Enes Bin Malik r.a.'den; Rasulullah Sallallahu aleyhi ve sellem buyurdu ki;

"Mirac'a çıktığımda, tırnakları ile yüzlerini ve göğüslerini tırmalayan bir kavme uğradım. Dedim ki; “Ey Cibril! Bunlar kimlerdir?” Dedi ki; “Bunlar insanların (gıybetini ederek) etlerini yiyenler

ve onların namuslarına leke sürenlerdir."


Ebi Bekre r.a.’den; “Birisi Rasulullah sallallahu aleyhi ve sellem’in yanında birisini övdü. Bunun üzerine buyurdu ki;

“Sana yazıklar olsun, arkadaşını boğazladın. Eğer biriniz muhakkak kardeşini övecekse ve onu dediği gibi biliyorsa; “Ben onu şöyle zannediyorum” desin. Allah o kimseye yeter, hesabını görücüdür. Kesinlikle Allah katında hiç kimseyi temize çıkarmayın."

(Bu hadisi şerifte sufilerin şeyhlerine “gavs” “kutbuz

zaman” “şefaatçimiz” diye aşırı tazimlerine bir ihtar vardır.)

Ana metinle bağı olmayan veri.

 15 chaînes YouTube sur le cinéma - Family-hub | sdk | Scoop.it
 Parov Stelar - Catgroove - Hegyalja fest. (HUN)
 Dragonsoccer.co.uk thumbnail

Vehb Bin Münebbih r.a. dedi ki; “Birisi, sende olmayan şeyle seni överse, sende olmayan şeyle seni yermeyeceğinden emin olma!”


Vehb Bin Münebbih r.a.’den; “Tabipler, tıbbın başının sıcaklık olduğunda, hikmet sahipleri de hikmetin başının susmak olduğunda birleştiler."

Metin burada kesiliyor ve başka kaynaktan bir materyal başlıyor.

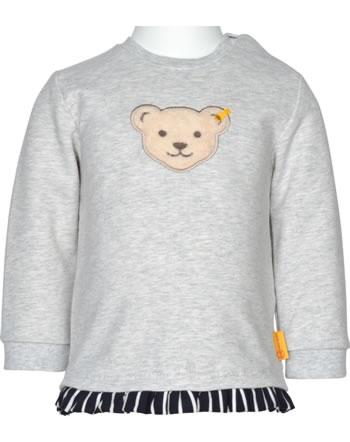 Steiff Sweatshirt FLYING AWAY Baby Girls soft grey 2122415-9007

el­-Hasen (el­-Basrî) r.a. dedi ki; “İnsanları amelleri ile tanıyın, sözlerine bakmayın. Zira Allah bir sözü, ancak tasdik veya tekzib eden bir ameli üzerine delil kılmadan bırakmaz. Güzel bir söz işittiğinde sahibi hakkında karar vermede acele etme. Eğer sözü ile ameli uygunsa ne âlâ. Onu kardeş edin ve sev. Sözü ile ameli tutmuyorsa onda seni şüphelendiren ya da onun senden gizlediği ne var bak. Adeoğlunun aldanışı gibi aldanmaktan sakın! Şüphesiz senin bir sözün bir de amelin vardır. Amelin sana sözünden daha layıktır. Şüphesiz senin bir gizli halin, bir de aşikâr halin vardır. Gizli halin sana aşikâr halinden daha layıktır. Aynı şekilde senin bir şimdin bir de sonran vardır. Sonran (akibetin) sana şimdinden daha layıktır."


Ömer Bin Abdulaziz r.a.'den; "Kim dinini tartışmalara hedef yaparsa sık fikir değiştirir.

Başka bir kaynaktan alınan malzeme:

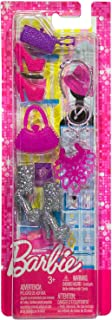 Barbie Fashionistas Accessories Pack : A Glamorous Night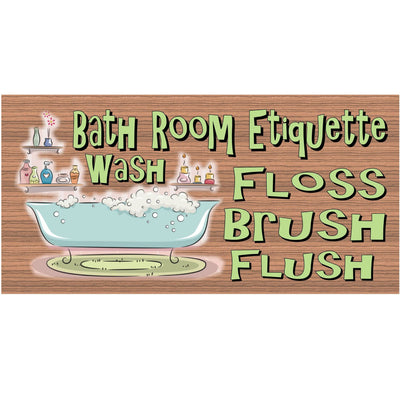 Bathroom Etiquette with Tub GS716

el­-Hasen Bin Said el­-Bahilî'den; Abdullah bin el­ Mubarek r.a. şu beyitlerden daha güzeliyle misal getirmedi; "Dilini koru zira dil, kişiyi öldürmekte süratlidir, Dil kalptekinin habercisidir, kişilerin aklının delilidir."


er­Rayaşî bana şu şiiri söyledi;

"Yiğidin dili, kendisinin kurdudur,

Onu güçten düşürür yiyerek,

Türlü konuşmak gibi acizlik yoktur,

İşin doğrusu ve bâtılı onun için eşittir."


Abdullah Bin Dinar'dan; "Hikmet sahipleri derler ki; Susmak beş şeyden kaynaklanır;

"ilimden, ağırbaşlılıktan, acizlikten, cahillikten ve tahammülden."


Halid er­Rabiî dedi ki; "Şu üç şeyi benden ezberleyin ve birer birer öğrenin. Zira sizler hepsine güç yetiremezsiniz; Yalanı, gıybet, ve yemini terk etmek."


er­Rabîa'dan; Muhammed Bin Sîrîn dedi ki;

"Kardeşinin hakkında ardından onda olan bir şeyi söylersen bu gıybettir. Onda olmayan bir şeyle anarsan bu da iftiradır. Zulüm ise kardeşinin iyiliklerini unutup onda bildiğin çirkinlikleri anmandır."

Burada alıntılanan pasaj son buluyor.